* Work required *
Reproduce the data below verbatim from the line containing "Which of the" through its final line, and produce nothing more.

++++++++

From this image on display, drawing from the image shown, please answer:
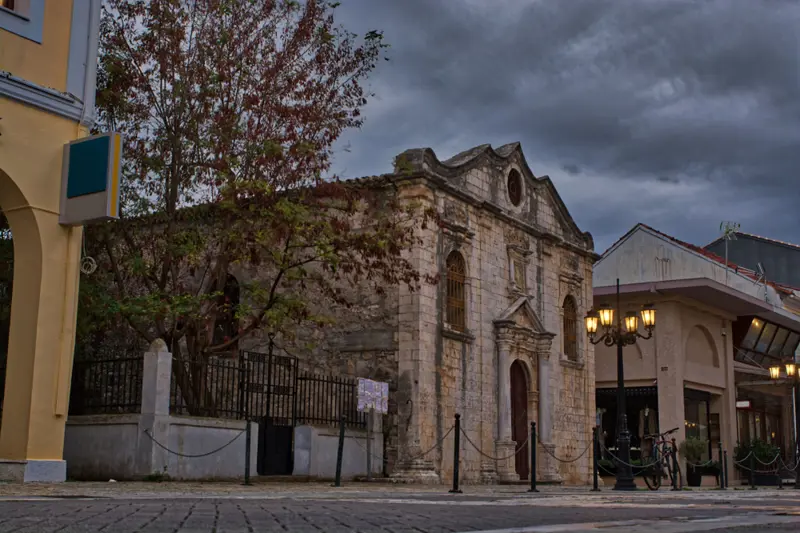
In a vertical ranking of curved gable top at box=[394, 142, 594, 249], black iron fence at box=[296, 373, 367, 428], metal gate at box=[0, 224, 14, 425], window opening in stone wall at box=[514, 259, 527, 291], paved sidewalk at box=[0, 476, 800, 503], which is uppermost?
curved gable top at box=[394, 142, 594, 249]

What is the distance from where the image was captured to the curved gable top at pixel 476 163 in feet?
70.6

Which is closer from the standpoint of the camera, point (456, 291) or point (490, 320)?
point (456, 291)

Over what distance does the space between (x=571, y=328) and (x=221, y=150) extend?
46.2 feet

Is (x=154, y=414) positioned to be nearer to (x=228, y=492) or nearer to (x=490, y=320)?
(x=228, y=492)

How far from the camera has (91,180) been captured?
1286 centimetres

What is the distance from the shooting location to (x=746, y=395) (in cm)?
3797

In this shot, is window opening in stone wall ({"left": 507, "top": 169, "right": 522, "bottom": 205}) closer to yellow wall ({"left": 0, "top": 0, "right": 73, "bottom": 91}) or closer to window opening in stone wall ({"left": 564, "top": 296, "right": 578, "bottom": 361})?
window opening in stone wall ({"left": 564, "top": 296, "right": 578, "bottom": 361})

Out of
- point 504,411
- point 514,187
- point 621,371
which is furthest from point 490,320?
point 621,371

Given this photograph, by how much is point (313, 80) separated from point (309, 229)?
301 cm

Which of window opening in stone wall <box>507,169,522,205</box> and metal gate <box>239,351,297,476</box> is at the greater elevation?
window opening in stone wall <box>507,169,522,205</box>

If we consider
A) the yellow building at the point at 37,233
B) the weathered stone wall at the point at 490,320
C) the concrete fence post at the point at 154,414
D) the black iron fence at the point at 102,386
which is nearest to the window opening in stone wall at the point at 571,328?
the weathered stone wall at the point at 490,320

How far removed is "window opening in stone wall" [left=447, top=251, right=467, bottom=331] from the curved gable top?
1976 millimetres

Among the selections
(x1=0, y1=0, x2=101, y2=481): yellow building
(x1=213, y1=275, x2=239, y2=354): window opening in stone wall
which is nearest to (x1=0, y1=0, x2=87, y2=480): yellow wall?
(x1=0, y1=0, x2=101, y2=481): yellow building

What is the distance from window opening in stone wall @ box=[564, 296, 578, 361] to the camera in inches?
1115
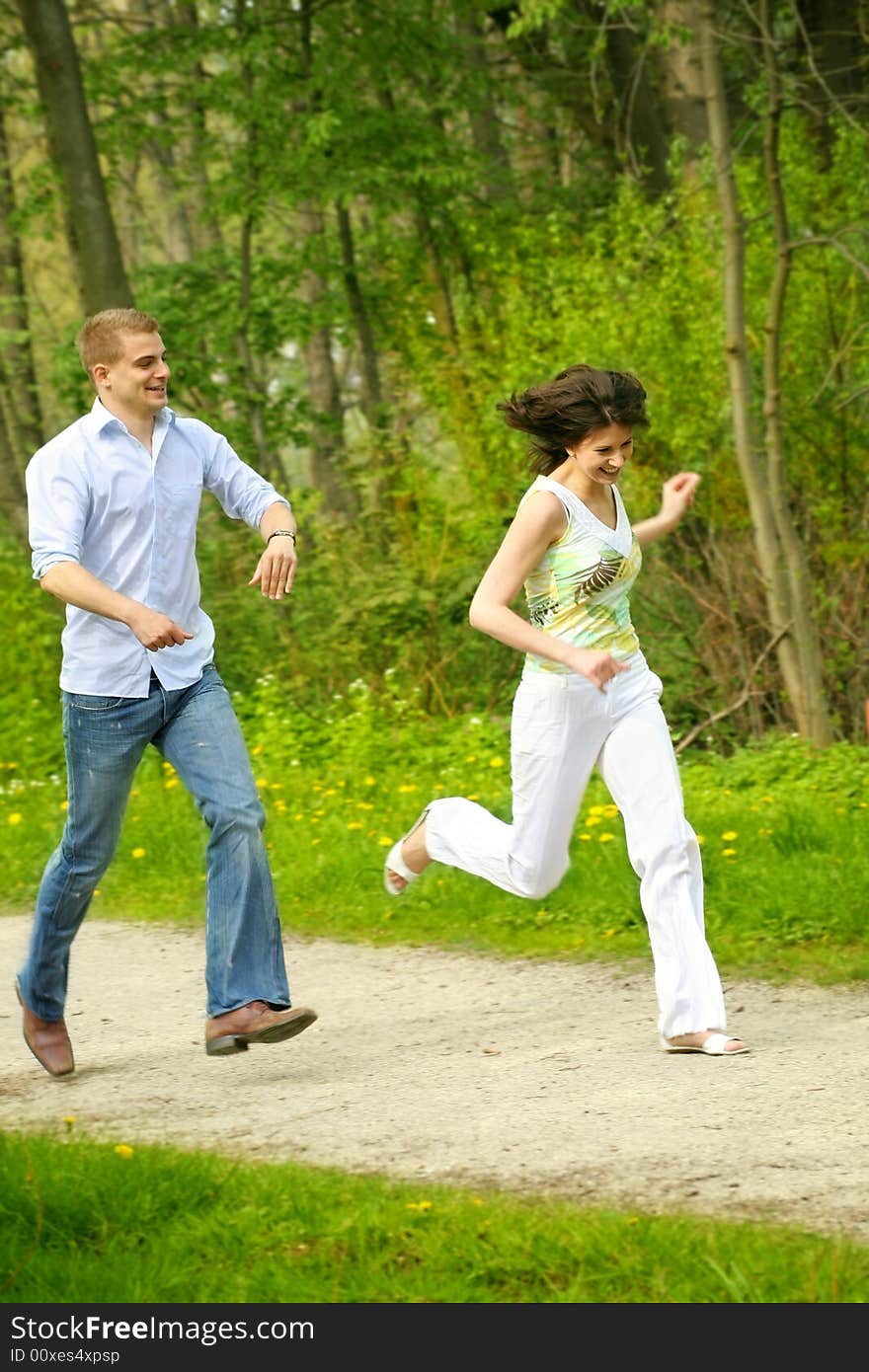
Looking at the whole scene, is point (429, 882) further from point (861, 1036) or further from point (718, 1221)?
point (718, 1221)

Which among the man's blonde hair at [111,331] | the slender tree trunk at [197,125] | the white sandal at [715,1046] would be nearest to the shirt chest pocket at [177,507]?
the man's blonde hair at [111,331]

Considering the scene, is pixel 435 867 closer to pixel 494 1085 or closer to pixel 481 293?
pixel 494 1085

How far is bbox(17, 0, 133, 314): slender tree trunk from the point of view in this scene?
1442cm

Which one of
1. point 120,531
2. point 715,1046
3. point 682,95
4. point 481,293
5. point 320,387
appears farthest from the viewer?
point 320,387

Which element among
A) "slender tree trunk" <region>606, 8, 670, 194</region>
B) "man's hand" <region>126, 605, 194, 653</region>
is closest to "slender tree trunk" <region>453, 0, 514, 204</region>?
"slender tree trunk" <region>606, 8, 670, 194</region>

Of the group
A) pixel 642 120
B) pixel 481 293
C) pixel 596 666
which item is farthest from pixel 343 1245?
pixel 481 293

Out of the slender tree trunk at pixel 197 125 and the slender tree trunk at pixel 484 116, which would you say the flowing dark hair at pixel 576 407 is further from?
the slender tree trunk at pixel 484 116

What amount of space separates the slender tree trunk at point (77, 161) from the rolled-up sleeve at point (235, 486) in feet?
30.2

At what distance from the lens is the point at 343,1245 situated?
12.9 feet

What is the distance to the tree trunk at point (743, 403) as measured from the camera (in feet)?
33.3

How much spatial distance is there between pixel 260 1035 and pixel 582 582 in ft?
5.17

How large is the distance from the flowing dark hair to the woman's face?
0.06 ft

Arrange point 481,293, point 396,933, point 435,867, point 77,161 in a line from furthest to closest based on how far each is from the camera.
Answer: point 481,293 → point 77,161 → point 435,867 → point 396,933
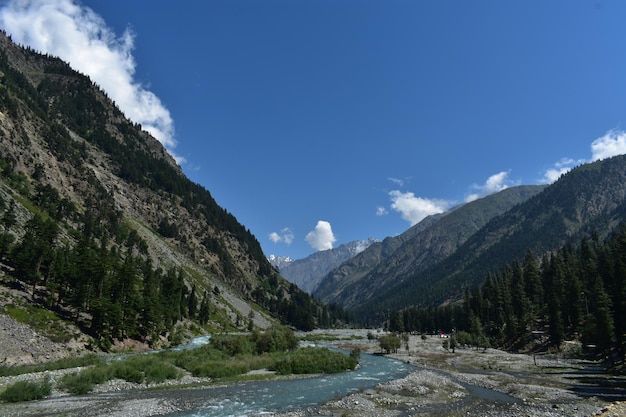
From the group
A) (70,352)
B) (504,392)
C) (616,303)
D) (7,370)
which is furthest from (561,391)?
(70,352)

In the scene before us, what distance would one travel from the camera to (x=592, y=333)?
63.5 m

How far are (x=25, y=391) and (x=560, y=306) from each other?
107805 millimetres

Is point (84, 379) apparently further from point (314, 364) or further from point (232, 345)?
point (314, 364)

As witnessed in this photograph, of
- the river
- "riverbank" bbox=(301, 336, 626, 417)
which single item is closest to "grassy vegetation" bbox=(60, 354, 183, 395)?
the river

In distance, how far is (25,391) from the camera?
3619 cm

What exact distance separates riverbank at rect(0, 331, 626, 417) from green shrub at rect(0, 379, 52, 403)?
4.60 feet

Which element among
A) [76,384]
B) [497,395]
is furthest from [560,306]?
[76,384]

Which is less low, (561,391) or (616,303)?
(616,303)

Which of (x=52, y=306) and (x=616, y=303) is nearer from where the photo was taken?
(x=616, y=303)

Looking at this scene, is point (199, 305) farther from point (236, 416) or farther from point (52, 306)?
point (236, 416)

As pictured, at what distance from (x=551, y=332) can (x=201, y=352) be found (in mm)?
76893

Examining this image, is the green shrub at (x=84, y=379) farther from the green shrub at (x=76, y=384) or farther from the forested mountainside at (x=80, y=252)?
the forested mountainside at (x=80, y=252)

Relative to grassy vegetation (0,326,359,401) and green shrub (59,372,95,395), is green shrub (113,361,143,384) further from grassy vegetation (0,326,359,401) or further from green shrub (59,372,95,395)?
green shrub (59,372,95,395)

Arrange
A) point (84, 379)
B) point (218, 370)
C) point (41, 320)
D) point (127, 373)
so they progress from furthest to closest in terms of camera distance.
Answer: point (41, 320) → point (218, 370) → point (127, 373) → point (84, 379)
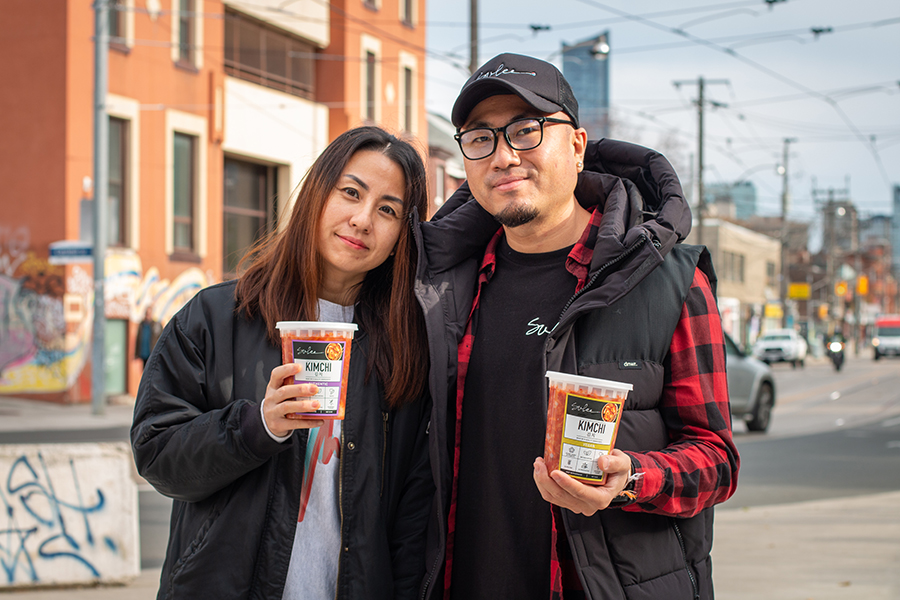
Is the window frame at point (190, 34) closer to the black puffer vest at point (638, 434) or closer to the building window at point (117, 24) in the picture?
the building window at point (117, 24)

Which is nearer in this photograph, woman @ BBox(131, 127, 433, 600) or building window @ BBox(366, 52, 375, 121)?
woman @ BBox(131, 127, 433, 600)

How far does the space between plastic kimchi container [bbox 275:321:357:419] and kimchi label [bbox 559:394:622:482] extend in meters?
0.65

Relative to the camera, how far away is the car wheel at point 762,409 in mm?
14688

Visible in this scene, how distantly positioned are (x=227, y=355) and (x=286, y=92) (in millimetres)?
25061

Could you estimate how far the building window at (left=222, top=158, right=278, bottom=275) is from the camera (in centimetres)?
2466

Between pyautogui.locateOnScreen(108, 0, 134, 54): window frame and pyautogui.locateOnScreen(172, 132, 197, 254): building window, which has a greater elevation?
pyautogui.locateOnScreen(108, 0, 134, 54): window frame

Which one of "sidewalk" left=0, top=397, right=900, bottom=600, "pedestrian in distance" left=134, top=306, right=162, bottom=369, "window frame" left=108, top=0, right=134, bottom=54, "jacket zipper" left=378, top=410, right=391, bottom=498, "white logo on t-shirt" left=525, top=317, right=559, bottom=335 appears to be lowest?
"sidewalk" left=0, top=397, right=900, bottom=600

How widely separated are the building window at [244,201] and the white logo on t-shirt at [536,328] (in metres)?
22.1

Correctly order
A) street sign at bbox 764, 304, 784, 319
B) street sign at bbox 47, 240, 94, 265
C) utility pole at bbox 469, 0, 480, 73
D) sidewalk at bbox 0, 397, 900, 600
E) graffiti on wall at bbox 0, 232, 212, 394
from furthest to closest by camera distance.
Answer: street sign at bbox 764, 304, 784, 319
graffiti on wall at bbox 0, 232, 212, 394
street sign at bbox 47, 240, 94, 265
utility pole at bbox 469, 0, 480, 73
sidewalk at bbox 0, 397, 900, 600

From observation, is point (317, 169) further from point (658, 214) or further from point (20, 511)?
point (20, 511)

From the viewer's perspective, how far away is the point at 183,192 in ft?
73.4

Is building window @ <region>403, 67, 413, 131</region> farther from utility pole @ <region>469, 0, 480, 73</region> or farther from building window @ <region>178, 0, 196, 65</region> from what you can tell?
utility pole @ <region>469, 0, 480, 73</region>

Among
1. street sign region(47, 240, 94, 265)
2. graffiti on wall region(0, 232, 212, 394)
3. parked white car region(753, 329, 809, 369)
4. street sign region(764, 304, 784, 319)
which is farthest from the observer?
street sign region(764, 304, 784, 319)

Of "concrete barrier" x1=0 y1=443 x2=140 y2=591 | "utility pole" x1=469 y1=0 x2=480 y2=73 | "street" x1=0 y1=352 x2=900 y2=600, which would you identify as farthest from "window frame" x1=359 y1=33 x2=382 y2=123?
"concrete barrier" x1=0 y1=443 x2=140 y2=591
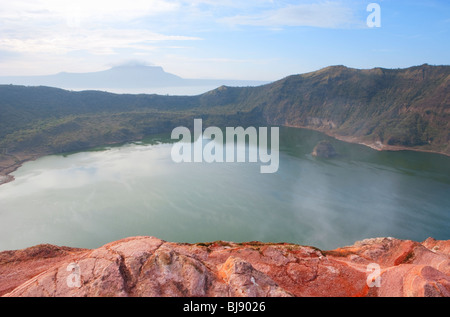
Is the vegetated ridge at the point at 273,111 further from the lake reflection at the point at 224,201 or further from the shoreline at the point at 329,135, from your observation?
the lake reflection at the point at 224,201

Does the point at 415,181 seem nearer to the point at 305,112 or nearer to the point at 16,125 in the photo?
the point at 305,112

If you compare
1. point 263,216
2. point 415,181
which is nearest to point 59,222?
point 263,216

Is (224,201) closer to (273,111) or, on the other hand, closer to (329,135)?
(329,135)

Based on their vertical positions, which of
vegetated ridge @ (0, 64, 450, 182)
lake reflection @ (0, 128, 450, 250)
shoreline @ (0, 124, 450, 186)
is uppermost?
vegetated ridge @ (0, 64, 450, 182)

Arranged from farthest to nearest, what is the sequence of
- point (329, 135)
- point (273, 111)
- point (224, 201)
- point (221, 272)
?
point (273, 111) < point (329, 135) < point (224, 201) < point (221, 272)

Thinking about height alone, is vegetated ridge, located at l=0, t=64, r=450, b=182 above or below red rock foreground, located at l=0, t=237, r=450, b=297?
above

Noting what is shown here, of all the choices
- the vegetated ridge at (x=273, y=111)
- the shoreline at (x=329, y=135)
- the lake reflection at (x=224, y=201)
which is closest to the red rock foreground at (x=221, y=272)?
the lake reflection at (x=224, y=201)

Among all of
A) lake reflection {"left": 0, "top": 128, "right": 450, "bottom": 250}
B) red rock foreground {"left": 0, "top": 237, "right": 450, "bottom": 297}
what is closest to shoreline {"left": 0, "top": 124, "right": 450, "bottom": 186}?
lake reflection {"left": 0, "top": 128, "right": 450, "bottom": 250}

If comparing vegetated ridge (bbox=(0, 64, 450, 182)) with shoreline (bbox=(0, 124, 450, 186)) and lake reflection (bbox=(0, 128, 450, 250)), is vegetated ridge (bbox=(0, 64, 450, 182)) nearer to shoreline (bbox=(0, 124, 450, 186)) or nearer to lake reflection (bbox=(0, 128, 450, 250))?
shoreline (bbox=(0, 124, 450, 186))

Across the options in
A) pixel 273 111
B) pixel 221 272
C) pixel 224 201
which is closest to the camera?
pixel 221 272

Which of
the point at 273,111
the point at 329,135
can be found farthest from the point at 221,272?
the point at 273,111
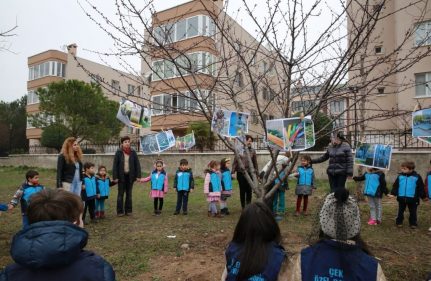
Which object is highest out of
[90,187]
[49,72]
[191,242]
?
[49,72]

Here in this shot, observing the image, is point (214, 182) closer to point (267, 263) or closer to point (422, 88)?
point (267, 263)

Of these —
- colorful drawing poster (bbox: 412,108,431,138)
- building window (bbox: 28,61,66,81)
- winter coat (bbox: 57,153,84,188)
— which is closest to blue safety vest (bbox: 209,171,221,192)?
winter coat (bbox: 57,153,84,188)

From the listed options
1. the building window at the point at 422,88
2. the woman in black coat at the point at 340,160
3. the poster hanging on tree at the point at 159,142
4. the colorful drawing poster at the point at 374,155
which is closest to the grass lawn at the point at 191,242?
the woman in black coat at the point at 340,160

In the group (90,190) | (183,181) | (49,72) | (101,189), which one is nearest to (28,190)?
(90,190)

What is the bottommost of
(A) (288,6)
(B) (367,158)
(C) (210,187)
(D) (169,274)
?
(D) (169,274)

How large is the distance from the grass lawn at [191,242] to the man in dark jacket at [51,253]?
1.87 meters

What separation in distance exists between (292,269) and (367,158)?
17.0 feet

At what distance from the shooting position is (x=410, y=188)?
7.14 metres

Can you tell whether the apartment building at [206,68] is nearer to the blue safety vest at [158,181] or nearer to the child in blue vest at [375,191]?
the child in blue vest at [375,191]

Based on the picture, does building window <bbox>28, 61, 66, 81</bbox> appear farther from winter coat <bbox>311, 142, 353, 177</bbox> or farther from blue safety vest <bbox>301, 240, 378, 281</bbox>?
blue safety vest <bbox>301, 240, 378, 281</bbox>

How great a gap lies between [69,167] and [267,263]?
5.73m

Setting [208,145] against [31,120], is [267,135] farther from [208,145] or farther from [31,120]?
[31,120]

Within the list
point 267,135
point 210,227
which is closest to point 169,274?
point 267,135

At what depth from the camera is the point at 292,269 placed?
2.23 metres
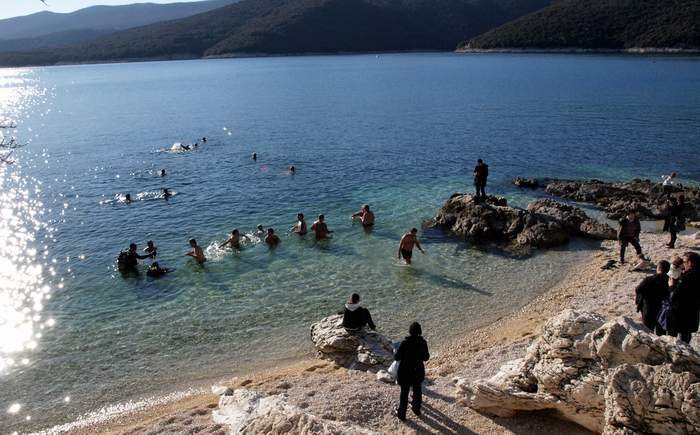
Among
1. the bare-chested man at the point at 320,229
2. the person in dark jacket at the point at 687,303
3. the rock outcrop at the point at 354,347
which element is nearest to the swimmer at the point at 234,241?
the bare-chested man at the point at 320,229

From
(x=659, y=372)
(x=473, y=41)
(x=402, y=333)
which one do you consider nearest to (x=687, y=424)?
(x=659, y=372)

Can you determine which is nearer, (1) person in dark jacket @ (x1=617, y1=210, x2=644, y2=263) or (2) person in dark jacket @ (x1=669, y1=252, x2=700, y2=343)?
(2) person in dark jacket @ (x1=669, y1=252, x2=700, y2=343)

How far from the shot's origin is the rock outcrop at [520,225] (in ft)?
68.6

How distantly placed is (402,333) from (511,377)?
581cm

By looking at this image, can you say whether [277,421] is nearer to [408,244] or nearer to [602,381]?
[602,381]

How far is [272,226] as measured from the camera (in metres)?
24.8

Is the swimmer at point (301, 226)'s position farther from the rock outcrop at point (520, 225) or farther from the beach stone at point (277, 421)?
the beach stone at point (277, 421)

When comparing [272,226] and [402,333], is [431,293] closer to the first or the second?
[402,333]

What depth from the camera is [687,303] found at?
948cm

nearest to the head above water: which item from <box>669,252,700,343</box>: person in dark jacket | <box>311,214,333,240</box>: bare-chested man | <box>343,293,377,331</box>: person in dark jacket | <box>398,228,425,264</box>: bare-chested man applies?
<box>343,293,377,331</box>: person in dark jacket

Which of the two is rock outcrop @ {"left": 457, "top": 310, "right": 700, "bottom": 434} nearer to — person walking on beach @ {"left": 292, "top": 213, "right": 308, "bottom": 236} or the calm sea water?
the calm sea water

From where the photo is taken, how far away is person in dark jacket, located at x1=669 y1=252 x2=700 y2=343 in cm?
941

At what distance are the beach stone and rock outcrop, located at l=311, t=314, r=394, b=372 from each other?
3082mm

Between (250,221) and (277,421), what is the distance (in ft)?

++++++++

* Answer to this task *
Which of the two is rock outcrop @ {"left": 457, "top": 310, "right": 700, "bottom": 434} nearer to — person walking on beach @ {"left": 292, "top": 213, "right": 308, "bottom": 236} or the calm sea water?
the calm sea water

From where the photo is taken, how far away is person in dark jacket, located at x1=669 y1=252 x2=700 y2=343 in cm?
941

At what distance are the beach stone and rock outcrop, located at l=311, t=314, r=394, b=372 from each other?
3082mm

Between (250,221) and (277,421), what is the distance (in ft)?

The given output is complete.